Ludwig Wollweber Bansch Rechtsanwälte erfolgreich am OLG

OLG Frankfurt am Main zu den Pflichten eines Steuerberaters
Mit Urteil vom 6. März 2009 – 2 U 132/08 - hat sich das OLG Frankfurt zu den Pflichten eines Steuerberaters geäußert. Die Kanzlei Ludwig Wollweber Bansch hat einen Steuerberater vertreten, dem vorgeworfen wurde, anlässlich seiner Beratungstätigkeit Aufklärungspflichten gegenüber einer Mandantin verletzt zu haben. Die Mandantin, eine GmbH, hatte dem Steuerberater bereits erstinstanzlich vorgeworfen, ihr die Anlage in einen geschlossenen Immobilienfonds der Bast-Baugruppe, bei der sie erhebliche Verluste erlitten habe, dringend empfohlen und als gänzlich bedenkenlos und vorteilhaft dargestellt zu haben. Bereits das Landgericht sah den Vorwurf gegenüber dem Steuerberater nicht berechtigt an. Nun ist auch das OLG in zweiter Instanz der Auffassung von Rechtsanwalt und Fachanwalt für Steuerrecht, Dr. Reichhold von Ludwig Wollweber Bansch Rechtsanwälte, der den Steuerberater vertrat, vollumfänglich gefolgt.

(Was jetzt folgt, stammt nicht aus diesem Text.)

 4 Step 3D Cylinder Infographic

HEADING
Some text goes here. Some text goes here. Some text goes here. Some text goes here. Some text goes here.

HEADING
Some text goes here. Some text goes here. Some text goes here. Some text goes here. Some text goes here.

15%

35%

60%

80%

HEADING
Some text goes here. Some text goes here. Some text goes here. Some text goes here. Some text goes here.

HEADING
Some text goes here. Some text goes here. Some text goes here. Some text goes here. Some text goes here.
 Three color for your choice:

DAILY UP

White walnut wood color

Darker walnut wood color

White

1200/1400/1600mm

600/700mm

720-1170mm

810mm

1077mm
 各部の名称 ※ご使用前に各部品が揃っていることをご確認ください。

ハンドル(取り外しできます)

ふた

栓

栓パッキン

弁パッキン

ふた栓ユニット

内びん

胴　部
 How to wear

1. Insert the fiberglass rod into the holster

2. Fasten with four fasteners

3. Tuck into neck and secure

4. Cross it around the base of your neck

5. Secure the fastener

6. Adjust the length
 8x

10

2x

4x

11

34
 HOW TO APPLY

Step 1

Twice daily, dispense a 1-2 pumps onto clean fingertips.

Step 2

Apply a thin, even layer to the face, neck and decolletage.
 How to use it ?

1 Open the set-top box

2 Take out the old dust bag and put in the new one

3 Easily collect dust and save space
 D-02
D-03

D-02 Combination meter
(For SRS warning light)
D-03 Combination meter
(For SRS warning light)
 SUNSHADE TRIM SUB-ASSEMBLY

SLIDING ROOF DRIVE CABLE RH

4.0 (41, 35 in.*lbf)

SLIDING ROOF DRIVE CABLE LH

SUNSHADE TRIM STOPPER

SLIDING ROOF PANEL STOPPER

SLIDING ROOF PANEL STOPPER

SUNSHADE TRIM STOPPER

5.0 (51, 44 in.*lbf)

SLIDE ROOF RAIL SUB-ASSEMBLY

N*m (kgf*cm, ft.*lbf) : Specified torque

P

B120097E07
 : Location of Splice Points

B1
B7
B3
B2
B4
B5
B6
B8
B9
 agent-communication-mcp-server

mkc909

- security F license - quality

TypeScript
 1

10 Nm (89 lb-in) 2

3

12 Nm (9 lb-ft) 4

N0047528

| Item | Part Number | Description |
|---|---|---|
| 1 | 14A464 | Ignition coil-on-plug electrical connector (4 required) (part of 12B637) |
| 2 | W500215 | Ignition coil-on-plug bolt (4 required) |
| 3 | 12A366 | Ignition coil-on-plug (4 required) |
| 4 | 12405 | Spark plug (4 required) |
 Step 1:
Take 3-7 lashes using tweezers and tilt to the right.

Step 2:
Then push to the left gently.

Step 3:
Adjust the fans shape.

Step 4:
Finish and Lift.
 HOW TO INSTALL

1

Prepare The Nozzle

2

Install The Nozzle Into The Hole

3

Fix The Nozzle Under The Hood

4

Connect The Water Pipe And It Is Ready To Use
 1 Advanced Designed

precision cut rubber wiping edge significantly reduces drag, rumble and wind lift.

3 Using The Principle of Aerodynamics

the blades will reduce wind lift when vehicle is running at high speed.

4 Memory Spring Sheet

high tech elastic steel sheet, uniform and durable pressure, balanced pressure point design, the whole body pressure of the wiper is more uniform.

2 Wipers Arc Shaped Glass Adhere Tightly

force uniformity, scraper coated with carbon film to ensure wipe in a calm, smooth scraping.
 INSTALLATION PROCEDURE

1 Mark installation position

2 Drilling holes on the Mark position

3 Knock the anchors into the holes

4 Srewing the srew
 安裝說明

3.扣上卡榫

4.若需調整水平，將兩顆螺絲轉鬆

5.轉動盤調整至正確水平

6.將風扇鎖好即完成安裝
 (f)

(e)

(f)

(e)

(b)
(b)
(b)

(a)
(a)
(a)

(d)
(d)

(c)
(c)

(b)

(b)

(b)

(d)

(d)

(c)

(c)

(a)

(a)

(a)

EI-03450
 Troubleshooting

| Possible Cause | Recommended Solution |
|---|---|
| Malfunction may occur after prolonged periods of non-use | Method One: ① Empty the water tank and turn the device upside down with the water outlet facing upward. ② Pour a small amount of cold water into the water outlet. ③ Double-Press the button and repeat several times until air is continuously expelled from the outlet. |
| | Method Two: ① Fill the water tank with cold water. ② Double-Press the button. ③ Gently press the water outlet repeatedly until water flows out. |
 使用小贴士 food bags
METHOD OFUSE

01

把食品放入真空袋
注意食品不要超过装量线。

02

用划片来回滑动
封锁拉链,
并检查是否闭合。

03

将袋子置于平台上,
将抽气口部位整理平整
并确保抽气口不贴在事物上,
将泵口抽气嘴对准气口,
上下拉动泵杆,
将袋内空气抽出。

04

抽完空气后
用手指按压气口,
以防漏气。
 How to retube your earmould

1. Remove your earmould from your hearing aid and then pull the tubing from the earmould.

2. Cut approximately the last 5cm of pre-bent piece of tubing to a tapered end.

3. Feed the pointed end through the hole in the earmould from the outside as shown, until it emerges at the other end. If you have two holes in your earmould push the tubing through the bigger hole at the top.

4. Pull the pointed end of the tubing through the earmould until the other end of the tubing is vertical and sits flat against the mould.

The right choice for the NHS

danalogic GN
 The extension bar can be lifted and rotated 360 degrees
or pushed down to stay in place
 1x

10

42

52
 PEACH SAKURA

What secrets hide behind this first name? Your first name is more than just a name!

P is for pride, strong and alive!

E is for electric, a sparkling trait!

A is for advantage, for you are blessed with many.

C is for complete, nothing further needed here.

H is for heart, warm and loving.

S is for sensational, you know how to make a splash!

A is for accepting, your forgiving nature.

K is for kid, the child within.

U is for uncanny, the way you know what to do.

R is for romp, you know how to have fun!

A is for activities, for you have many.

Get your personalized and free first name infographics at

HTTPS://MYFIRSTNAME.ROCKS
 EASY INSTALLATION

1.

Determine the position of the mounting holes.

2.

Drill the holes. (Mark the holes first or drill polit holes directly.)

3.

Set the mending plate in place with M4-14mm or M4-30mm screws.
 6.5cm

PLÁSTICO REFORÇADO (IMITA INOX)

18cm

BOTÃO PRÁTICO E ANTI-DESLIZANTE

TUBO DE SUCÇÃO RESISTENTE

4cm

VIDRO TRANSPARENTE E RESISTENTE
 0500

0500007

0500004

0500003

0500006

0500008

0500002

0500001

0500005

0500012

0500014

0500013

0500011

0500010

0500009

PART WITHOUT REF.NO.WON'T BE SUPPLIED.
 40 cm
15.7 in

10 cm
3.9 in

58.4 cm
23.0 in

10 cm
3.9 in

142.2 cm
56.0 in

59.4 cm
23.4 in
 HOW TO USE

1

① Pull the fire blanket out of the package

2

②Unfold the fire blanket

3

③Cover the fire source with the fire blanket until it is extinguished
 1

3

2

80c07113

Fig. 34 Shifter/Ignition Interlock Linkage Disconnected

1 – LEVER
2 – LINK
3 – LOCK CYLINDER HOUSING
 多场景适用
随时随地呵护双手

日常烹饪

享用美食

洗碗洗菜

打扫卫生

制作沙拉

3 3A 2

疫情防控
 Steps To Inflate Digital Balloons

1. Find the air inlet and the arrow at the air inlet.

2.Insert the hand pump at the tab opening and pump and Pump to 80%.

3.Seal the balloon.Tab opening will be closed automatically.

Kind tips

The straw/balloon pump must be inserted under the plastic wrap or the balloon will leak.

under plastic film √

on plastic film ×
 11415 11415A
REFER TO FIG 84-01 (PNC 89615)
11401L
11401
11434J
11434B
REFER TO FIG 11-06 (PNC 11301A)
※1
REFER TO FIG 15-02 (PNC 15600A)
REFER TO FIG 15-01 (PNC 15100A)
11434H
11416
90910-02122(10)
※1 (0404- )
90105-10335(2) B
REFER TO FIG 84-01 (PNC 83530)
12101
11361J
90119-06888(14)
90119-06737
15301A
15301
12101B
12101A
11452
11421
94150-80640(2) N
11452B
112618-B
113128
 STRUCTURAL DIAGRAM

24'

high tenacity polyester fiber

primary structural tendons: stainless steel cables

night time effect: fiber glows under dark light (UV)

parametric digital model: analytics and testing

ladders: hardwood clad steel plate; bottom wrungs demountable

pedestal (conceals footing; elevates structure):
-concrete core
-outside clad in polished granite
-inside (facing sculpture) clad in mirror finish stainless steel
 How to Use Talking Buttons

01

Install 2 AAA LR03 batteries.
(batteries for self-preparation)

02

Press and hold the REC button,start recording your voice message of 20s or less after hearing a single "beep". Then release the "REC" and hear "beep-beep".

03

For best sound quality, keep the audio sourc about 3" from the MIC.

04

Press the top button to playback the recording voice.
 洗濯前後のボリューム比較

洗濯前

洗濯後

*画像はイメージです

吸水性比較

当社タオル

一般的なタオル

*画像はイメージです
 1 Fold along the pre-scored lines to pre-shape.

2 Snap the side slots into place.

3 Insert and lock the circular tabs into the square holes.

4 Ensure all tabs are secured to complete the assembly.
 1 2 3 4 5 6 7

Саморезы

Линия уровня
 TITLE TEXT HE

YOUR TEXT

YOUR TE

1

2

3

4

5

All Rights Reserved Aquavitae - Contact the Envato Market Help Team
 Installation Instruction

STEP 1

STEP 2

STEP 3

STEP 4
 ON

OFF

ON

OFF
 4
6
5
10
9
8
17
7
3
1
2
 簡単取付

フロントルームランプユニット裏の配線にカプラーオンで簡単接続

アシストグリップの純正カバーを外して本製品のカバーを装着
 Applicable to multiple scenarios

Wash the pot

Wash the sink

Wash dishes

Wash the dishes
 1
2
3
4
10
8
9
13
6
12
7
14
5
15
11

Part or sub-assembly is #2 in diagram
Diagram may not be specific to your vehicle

Zunächst hat das Gericht klargestellt, dass im Rahmen des Steuerberatungsvertrages ein Hinweis auf ein mögliches konkretes Risiko dieser Anlage gerade nicht von der steuerlichen Beratung umfasst ist. Der Steuerberater ist nicht verpflichtet, ausdrücklich darauf hinzuweisen, dass der mit der Anlage in steuerlicher Hinsicht zu erzielende Erfolg nur im Falle der Werthaltigkeit des Immobilienfonds eintreten kann, da dies auch für den Vertreter der GmbH ersichtlich gewesen ist.
„Vorsicht ist in den Fällen geboten, in denen ein für den Steuerberater erkennbar mit Kapitalanlagen unerfahrener Mandant beraten werden will“, so Rechtsanwältin Beate Kirchner von Ludwig Wollweber Bansch, die in der Kanzlei für Bank- und Kapitalanlagerecht zuständig ist. „Zur Vermeidung von Haftungsfällen sollte ein Steuerberater daher gegenüber seinen Mandanten klarstellen, dass die steuerlichen Berechnungen nur zutreffen, wenn sich die Anlageform wie prognostiziert entwickelt, was aber nicht Inhalt der Steuerberatungstätigkeit ist.“
Grundsätzlich - so das OLG - sei es denkbar, dass ein Anlageberatungsvertrag zwischen Steuerberater und Mandant ohne ausdrückliche Vereinbarung zustande käme. Dies sei aber nur der Fall, wenn aus den Äußerungen des Steuerberaters für den Mandanten erkennbar werde, dass der Steuerberater als Anlagevermittler seine besonderen Kenntnisse und Verbindungen anbieten wolle. Rechtsanwältin Kirchner rät daher allen Steuerberaterinnen und Steuerberatern, diese haftungsrelevante Rechtsprechung des OLG bei ihrer Beratungstätigkeit zu beachten.